TO BE DONE:
1. Before the items, the Monte Carlo methods lecture notes have an outline of sampling methods. List every method indented under the "Monte Carlo methods." heading in that outline.
2. Write the next part of the Monte Carlo methods lecture notes, starting right after the last line shown.

# START OF TEXT SEGMENT

Biostatistical Computing, PHC 6068

Monte Carlo methods

Zhiguang Huo (Caleb)

Wednesday Nov 20, 2019

Sampling method

Monte Carlo methods.
- Direct sampling.
- Rejection sampling.
- Importance sampling.
- Sampling-importance resampling.
Markov chain Monte Carlo (MCMC).
- Metropolis-Hasting.
- Gibbs sampling.

Notation

Denote \(p\), \(q\) as unnormalized density function.
- E.g. \(p(x) = x(1 - x)\), \(x \in (0, 1)\).
Denote \(p^*\), \(q^*\) as normalized density function.
- E.g. \(p^*(x) = \frac{p(x)}{\int_x p(x) dx} = 6x(1 - x)\), \(x \in (0, 1)\).
- E.g. \(q^*(x) = dnorm(x,0,1) = \frac{1}{\sqrt{2\pi}} \exp(-\frac{x^2}{2})\).

Our targets

Target 1, To generate Monte Carlo samples \(x_m\) from a given probability distribution \(p^*(x)\) or \(p(x)\).
Target 2, To estimate expectations of functions under this distribution, for example \[\mathbb{E}(g (x) | p^*(x)) = \int g(x) p^*(x) dx,\]

Examples:

\(\mathbb{E} (x | p^*(x)) \doteq A\)
\(\mathbb{V}\mbox{ar} (x | p^*(x)) = \mathbb{E} [(x - A)^2| p^*(x)]\)

A simulation approach

Problem: We want to estimate \[\mathbb{E}(g (x) | p^*(x)) = \int g(x) p^*(x) dx,\] Given distribution \(p^*(x)\).

Examples: \(\mathbb{E} (x | p^*(x))\) or \(\mathbb{V}\mbox{ar} (x | p^*(x))\)

To generate samples \(x_m\) from a given probability distribution \(p^*(x)\).
- sample using R: (e.g. rnorm).
- CDF transformation: sample from UNIF(0,1). Then use inverse CDF transformation.
To estimate expectations of functions under this emperical distribution \[\mathbb{E}(g (x) | p^*(x)) \approx \frac{1}{M} \sum_{m=1}^M g(x^{(m)})\]
- \(M\) is number of Monte Carlo samples.
- Via law of large number, this is valid.

Un-normalized density function problems

Unnormalized density function: \(p(x) = \exp [ 0.4(x-0.4)^2 - 0.08x^4 ]\)
- \(x \in (-4, 4)\)

p <- function(x, a=.4, b=.08){
  res <- exp(a*(x-a)^2 - b*x^4)

# END OF TEXT SEGMENT
# START OF SUPPLIED ENTRIES

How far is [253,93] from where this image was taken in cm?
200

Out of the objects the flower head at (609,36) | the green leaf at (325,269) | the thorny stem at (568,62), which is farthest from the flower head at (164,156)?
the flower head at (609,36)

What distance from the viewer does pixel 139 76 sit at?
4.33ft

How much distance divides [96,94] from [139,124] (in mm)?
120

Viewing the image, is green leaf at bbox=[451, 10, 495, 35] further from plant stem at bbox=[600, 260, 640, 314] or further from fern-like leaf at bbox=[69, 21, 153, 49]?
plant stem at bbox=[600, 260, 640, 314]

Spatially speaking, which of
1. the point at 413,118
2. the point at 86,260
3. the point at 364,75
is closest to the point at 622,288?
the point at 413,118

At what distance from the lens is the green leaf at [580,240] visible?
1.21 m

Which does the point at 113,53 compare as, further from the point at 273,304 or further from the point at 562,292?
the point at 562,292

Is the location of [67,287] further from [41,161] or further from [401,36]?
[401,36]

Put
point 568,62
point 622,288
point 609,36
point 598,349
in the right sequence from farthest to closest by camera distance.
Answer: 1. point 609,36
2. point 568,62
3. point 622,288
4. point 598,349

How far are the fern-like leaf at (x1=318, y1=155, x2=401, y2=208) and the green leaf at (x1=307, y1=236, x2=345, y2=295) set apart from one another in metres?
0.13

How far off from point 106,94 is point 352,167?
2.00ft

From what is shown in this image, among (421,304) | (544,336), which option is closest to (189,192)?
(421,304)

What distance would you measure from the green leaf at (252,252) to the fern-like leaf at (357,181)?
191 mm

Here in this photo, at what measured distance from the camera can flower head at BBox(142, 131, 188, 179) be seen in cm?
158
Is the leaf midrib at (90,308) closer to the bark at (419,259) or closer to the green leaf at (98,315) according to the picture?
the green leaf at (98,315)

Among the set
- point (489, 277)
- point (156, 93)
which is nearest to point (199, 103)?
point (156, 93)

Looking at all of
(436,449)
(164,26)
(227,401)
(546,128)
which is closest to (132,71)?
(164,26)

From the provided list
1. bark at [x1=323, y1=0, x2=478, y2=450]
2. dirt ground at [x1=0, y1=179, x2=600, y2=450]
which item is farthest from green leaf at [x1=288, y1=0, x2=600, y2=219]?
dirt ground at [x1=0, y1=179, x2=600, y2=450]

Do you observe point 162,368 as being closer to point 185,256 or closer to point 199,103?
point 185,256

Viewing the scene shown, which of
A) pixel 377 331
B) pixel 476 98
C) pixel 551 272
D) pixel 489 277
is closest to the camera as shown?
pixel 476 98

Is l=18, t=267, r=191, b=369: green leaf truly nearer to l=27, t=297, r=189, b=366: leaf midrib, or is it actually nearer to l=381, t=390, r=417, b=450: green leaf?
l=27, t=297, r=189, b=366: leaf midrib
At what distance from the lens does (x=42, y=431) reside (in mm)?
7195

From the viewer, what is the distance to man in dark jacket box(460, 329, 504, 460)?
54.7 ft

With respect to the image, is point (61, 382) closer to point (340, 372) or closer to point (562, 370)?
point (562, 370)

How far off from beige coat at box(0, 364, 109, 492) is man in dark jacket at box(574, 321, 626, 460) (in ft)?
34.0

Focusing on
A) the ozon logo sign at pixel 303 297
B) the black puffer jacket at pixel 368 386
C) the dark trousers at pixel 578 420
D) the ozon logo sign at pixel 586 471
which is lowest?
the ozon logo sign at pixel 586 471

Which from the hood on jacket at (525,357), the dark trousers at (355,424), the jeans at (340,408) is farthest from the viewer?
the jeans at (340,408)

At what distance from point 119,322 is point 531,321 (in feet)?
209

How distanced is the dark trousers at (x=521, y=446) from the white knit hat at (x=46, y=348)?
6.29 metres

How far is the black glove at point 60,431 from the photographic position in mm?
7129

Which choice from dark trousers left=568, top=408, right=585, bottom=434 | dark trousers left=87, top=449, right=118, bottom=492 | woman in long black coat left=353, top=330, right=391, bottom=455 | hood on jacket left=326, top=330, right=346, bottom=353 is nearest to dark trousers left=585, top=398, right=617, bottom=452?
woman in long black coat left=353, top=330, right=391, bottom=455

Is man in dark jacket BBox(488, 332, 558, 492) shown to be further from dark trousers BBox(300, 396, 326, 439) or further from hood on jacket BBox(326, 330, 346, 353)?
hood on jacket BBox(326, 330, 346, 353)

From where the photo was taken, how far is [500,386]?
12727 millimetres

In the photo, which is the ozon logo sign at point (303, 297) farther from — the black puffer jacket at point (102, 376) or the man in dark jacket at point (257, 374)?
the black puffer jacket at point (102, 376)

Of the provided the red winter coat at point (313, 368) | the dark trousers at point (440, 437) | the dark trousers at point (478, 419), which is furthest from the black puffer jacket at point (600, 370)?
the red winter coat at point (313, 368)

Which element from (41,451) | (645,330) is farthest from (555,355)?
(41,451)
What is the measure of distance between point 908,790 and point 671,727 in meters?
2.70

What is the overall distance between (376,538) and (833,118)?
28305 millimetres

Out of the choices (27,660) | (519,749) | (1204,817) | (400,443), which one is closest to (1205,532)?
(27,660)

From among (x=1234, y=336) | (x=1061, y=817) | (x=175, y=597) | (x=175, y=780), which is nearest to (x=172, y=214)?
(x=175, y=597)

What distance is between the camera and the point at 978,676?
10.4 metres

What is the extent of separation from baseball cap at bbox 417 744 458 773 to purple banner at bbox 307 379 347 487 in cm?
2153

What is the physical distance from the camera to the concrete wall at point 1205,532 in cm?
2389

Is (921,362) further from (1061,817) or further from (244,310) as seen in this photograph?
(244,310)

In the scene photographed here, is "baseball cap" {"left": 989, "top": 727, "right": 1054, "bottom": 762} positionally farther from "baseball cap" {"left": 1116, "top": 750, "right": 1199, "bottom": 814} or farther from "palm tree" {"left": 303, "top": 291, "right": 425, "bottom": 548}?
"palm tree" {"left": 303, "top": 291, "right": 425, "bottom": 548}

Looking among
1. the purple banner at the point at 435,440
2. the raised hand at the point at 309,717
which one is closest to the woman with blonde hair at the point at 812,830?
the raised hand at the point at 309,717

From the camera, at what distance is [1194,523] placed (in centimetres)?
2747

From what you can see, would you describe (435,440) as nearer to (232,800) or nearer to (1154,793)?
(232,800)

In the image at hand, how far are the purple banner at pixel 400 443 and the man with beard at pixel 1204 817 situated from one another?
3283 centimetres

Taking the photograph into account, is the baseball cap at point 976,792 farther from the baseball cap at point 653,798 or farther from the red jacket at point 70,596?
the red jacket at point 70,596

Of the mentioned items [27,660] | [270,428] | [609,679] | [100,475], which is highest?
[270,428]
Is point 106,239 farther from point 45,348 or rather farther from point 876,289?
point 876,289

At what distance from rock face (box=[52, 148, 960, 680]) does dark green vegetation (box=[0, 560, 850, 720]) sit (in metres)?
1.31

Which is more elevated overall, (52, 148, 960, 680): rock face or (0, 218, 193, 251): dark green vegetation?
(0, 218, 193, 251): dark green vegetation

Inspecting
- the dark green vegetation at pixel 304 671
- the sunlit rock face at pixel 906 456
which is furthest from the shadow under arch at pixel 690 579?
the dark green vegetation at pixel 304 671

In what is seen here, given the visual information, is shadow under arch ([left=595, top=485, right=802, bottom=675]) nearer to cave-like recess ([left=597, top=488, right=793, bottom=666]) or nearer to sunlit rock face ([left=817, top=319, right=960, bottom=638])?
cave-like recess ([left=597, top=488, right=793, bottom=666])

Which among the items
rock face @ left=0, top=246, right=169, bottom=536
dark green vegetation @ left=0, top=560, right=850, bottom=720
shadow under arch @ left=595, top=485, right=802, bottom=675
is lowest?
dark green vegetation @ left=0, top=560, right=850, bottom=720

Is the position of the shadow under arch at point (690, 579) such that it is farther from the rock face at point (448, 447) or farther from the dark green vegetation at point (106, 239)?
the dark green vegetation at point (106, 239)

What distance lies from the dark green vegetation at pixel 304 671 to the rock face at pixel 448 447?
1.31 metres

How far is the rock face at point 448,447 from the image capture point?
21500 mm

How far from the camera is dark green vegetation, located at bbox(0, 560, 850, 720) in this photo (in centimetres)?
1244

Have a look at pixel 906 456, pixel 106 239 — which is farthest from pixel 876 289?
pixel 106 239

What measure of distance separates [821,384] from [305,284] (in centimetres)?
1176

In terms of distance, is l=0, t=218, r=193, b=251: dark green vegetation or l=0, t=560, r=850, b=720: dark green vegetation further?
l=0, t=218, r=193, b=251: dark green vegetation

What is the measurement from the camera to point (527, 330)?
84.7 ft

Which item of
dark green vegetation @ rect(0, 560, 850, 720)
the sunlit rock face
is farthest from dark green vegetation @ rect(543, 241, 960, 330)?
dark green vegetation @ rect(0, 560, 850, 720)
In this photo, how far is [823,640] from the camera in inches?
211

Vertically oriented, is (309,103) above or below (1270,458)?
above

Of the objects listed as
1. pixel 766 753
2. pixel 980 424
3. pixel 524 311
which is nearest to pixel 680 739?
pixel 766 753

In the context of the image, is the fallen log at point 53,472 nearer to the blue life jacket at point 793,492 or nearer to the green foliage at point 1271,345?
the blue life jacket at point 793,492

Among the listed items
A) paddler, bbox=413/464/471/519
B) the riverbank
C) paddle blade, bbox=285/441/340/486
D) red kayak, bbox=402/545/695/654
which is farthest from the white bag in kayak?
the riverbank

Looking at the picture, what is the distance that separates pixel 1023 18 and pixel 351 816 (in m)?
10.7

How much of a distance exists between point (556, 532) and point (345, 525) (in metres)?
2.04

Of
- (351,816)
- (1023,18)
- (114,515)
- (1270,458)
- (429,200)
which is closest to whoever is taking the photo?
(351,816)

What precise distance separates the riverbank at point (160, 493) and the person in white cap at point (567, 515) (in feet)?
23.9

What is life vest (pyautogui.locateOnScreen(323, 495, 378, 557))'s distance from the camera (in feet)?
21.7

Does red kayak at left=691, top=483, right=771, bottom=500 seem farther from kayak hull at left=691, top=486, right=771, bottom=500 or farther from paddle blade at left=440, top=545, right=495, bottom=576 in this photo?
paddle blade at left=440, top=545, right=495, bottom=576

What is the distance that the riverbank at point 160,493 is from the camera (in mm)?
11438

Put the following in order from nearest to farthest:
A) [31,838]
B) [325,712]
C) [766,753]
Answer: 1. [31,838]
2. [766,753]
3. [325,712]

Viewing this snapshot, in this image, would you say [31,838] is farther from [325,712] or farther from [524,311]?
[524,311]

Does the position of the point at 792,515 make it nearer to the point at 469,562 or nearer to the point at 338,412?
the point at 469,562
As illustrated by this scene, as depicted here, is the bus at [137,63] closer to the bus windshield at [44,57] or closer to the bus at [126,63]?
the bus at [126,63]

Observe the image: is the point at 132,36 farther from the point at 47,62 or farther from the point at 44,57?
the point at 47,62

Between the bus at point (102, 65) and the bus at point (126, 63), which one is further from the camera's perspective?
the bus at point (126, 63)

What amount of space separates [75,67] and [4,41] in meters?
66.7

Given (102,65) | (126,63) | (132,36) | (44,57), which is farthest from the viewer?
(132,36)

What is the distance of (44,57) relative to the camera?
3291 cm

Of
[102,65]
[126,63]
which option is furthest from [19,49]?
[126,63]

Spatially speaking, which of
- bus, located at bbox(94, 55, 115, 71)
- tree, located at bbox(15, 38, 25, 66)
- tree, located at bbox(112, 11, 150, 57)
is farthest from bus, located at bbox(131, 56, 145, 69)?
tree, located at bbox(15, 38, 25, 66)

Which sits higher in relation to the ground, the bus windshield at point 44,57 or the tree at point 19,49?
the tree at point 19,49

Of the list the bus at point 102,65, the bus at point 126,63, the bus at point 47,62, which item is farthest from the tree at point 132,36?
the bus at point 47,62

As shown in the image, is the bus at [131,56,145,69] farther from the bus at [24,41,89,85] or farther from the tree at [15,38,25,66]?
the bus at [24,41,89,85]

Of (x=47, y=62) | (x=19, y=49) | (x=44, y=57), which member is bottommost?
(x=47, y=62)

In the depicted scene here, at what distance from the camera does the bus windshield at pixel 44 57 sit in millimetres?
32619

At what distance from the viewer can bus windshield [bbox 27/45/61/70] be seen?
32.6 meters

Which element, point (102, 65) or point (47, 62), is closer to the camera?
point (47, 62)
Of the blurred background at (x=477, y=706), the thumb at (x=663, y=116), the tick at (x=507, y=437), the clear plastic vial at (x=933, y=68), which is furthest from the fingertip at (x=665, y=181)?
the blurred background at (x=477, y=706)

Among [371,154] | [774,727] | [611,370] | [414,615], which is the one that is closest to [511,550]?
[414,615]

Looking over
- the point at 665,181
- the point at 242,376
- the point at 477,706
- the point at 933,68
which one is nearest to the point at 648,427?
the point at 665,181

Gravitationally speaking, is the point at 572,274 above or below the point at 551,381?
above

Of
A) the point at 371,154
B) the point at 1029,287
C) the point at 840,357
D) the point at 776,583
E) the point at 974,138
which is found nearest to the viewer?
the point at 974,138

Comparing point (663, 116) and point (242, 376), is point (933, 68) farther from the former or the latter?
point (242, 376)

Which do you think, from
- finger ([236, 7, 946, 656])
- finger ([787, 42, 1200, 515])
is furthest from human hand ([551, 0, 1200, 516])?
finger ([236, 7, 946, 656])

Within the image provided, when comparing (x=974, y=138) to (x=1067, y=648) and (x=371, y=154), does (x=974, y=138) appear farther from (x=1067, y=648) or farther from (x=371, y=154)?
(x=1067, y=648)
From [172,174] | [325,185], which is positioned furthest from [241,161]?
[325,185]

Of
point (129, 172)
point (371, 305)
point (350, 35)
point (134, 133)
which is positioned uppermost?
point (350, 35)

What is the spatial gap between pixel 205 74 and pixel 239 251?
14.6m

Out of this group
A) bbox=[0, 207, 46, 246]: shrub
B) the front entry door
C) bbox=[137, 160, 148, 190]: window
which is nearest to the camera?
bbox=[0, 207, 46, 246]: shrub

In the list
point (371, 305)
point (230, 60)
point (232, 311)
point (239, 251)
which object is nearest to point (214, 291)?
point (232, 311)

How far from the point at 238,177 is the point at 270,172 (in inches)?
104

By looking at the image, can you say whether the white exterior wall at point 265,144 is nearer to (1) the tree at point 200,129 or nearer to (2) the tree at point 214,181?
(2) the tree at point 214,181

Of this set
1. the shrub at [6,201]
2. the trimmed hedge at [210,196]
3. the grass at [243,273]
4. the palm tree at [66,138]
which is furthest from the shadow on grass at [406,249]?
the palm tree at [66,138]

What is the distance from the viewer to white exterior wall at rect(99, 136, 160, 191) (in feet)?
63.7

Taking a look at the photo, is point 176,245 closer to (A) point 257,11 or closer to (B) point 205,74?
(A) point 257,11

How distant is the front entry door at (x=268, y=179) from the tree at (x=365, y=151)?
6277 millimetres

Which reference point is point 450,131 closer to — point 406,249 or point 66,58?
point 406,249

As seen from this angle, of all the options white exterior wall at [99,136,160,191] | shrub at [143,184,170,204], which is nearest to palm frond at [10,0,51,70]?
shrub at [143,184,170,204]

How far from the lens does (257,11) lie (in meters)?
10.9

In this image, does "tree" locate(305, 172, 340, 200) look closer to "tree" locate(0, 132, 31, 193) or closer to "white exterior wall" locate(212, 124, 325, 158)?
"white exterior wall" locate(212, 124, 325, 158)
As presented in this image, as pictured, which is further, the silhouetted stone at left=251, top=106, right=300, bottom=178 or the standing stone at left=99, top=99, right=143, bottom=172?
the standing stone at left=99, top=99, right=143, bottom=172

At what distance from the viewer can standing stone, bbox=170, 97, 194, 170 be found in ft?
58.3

# END OF SUPPLIED ENTRIES

ANSWERS BELOW:
1.
- Direct sampling
- Rejection sampling
- Importance sampling
- Sampling-importance resampling

2.
  res[res < -4 | res > 4] <- 0
  res
}
x <- seq(-4, 4, 0.01)
plot(x,p(x),type="l",  main = expression(p(x) == exp (0.4(x-0.4)^{2}  - 0.08 * x^{4})))

Hard to compute the normalization factor \(Z\).

integrate(f = p, lower = -4, upper = 4)

## 7.852178 with absolute error < 9.1e-06

Even if we know \(Z\), it is still challenge to draw samples.
Direct solution: partition the distribution into bins and direct sampling.

Direct Sampling

Partition the distribution into bins and perform direct sampling.

x <- seq(-4, 4, 0.01)
plot(x,p(x),type="l",  main = expression(p(x) == exp (0.4(x-0.4)^{2}  - 0.08 * x^{4})))

x2 <- seq(-4, 4, 0.1)
plot(x,p(x),type="n",  main = expression(p(x) == exp (0.4(x-0.4)^{2}  - 0.08 * x^{4})))
segments(x2,0,x2,p(x2))

Diffculty
- Higher-dimensional: say \(p = 5\)
- For each dimension, we divide the domain equally into \(50\) bins
- There will be \(50^{5}\) sampling space, huge!

Rejection sampling

\(p^*(x)\) is difficult to directly draw samples, but \(p(x)\) is easy to evaluate..

(e.g. \(p(x) = \exp [ 0.4(x-0.4)^2 - 0.08x^4 ]\))

Sample from a simpler distribution \(q^*(x)\).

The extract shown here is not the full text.